> **TEXT SEGMENT**
□ □ □
The Roberts Court doesn't need John Roberts.
“I WOULD GRANT preliminary relief to preserve the status quo ante," Chief Justice John Roberts wrote late Wednesday night, as the lone member of the Supreme Court's Republican majority to dissent from Tuesday night's decision to nullify Roe v. Wade in Texas.
Formally, the chief justice was referring to the status quo ante in Texas before its new law, SB 8, could take effect—the status quo in which it was still legal for a person to get a first-trimester abortion, without their doctors or associates being subject to punitive lawsuits filed by any member of the public who wanted to interfere. But a much larger, seemingly settled state of affairs was also slipping away.
The other members of the losing minority had strong words for the Texas law. Stephen Breyer called SB 8 "the invasion of a constitutional right." Sonia Sotomayor called it "flagrantly unconstitutional." Elena Kagan called it "patently unconstitutional." And that was all they had to say, three opinions, because that's what's left of the non-right-wing wing of the court: three votes.
Roberts would not go that far. He simply wrote that the parties seeking an injunction against law "have raised serious questions regarding the constitutionality of the Texas law at issue" and then noted that the consequences of letting the law take effect "counsel at least preliminary judicial consideration." But even that was a dissenting opinion—or worse, a meta-dissent: the chief justice, who sold himself to the Senate long ago as an umpire calling balls and strikes, now found himself trying to act out the role of officiating a nonexistent game. There was no contest between one side's argument and the other's; there was simply the majority delivering its chosen outcome.
The majority denied it was doing any such thing, or that it was doing anything at all, really. None of its members bothered to sign their name to their opinion, and their text even feigned agreement with their chief justice that the "applicants now before us have raised serious questions regarding the constitutionality of the Texas law." Yet as of Wednesday morning—hours before the Supreme Court got around to putting out any explanation at all—the law applied. Abortion after six weeks of pregnancy was banned in Texas.
If the majority sincerely believed the constitutional questions were serious, they would have followed Roberts and suspended the law from taking effect until the questions could be answered. Instead they took refuge behind the claim that the structure of the Texas law—delegating enforcement of the abortion ban to citizen volunteers filing lawsuits, rather than state officials—"presents complex and novel antecedent procedural questions" that would make an injunction impossible.
But the procedural questions were only "antecedent" to the constitutional ones because the majority decided they should be. "The Act is clearly unconstitutional under existing precedents," Sotomayor wrote, in a sentence that had been true 48 hours earlier.
□ □ □
> **REQUESTS**
[1] Decide whether each statement agrees with the article on the Texas abortion ruling, answering yes or no and quoting the words of the article that settle it: (a) Roberts was the only member of the court's Republican majority to dissent; (b) the members of the majority signed their names to their opinion; (c) Elena Kagan called SB 8 "flagrantly unconstitutional."
[2] Transcribe the article on the Texas abortion ruling word for word, covering everything from "The Roberts Court" down to "also slipping away.".
[3] Pick up the article on the Texas abortion ruling where it stops and keep writing it.
The material that comes next is separate from the article on the Texas abortion ruling.

> **PROVIDED DATA**
□ □ □
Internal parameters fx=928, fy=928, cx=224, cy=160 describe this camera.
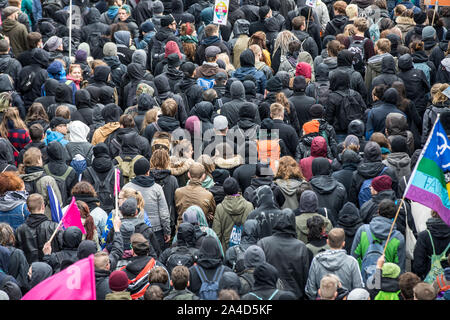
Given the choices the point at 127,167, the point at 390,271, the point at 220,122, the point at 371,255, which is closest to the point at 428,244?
□ □ □
> **OUTPUTS IN ORDER**
[1]
(a) Yes: "as the lone member of the Supreme Court's Republican majority to dissent"
(b) No: "None of its members bothered to sign their name to their opinion"
(c) No: "Elena Kagan called it "patently unconstitutional.""

[2]
The Roberts Court doesn't need John Roberts.
“I WOULD GRANT preliminary relief to preserve the status quo ante," Chief Justice John Roberts wrote late Wednesday night, as the lone member of the Supreme Court's Republican majority to dissent from Tuesday night's decision to nullify Roe v. Wade in Texas.
Formally, the chief justice was referring to the status quo ante in Texas before its new law, SB 8, could take effect—the status quo in which it was still legal for a person to get a first-trimester abortion, without their doctors or associates being subject to punitive lawsuits filed by any member of the public who wanted to interfere. But a much larger, seemingly settled state of affairs was also slipping away.

[3]
Was it true anymore? "Constitutional" and "unconstitutional" are strange words, especially when Supreme Court justices use them. The justices write of constitutionality as if it were some outside condition that they are simply observing and reporting on, rather than the thing that they themselves are defining or creating as they write. The existing precedents ceased to exist as soon as the majority chose to declare that the procedural questions were more important; they dissolved the decades-old presumption of a legal right to abortion simply by offering a different presumption: that a first-trimester abortion ban can take effect while it is being challenged.
"Although the Court denies the applicants' request for emergency relief today," Roberts wrote, "the Court's order is emphatic in making clear that it cannot be understood as sustaining the constitutionality of the law at issue."
What the court's order genuinely makes clear is that under the majority's interpretation of the constitution, it is illegal to provide most abortions in Texas right now. People who could have gotten abortions last week cannot get abortions today, just as people who are being evicted from their homes because the majority struck down the CDC's eviction moratorium are going to lose their homes. In neither case did the Supreme Court go through briefings or arguments about the questions, but simply issued orders.
These orders—on the court's ever more busy "shadow docket"—don't need to involve deliberation or precedent. The majority readily reverses its stance on whether or not to allow nationwide injunctions depending on whether the injunction blocks or advances the Biden administration's goals. It rules first and justifies itself later, if at all. Two of its members owe their seats entirely to Mitch McConnell's abuse of the Senate's confirmation powers; a third openly ranted against his political enemies in his hearings. This is what the Supreme Court is, in 2021. This is, factually, how the constitution operates.
John Roberts, writing between the majority and the minority, regretted this state of affairs. He was critical of the fact that the Texas law will take effect without "at least preliminary judicial consideration," and that the Supreme Court was letting it happen "without ordinary merits briefing and without oral argument."
Maybe he even thought he meant it. Thanks to his refusal to throw out the Affordable Care Act and his court's unwillingness to help overturn Joe Biden's election, the chief justice has won himself respectable polling numbers with a substantial bloc of Democrats. Court-watchers credit him with a concern for the perceived legitimacy of the court, and a desire to restrain it (or to call for restraint, anyway) from the sort of raggedy and arbitrary performance it delivered on the Texas abortion law.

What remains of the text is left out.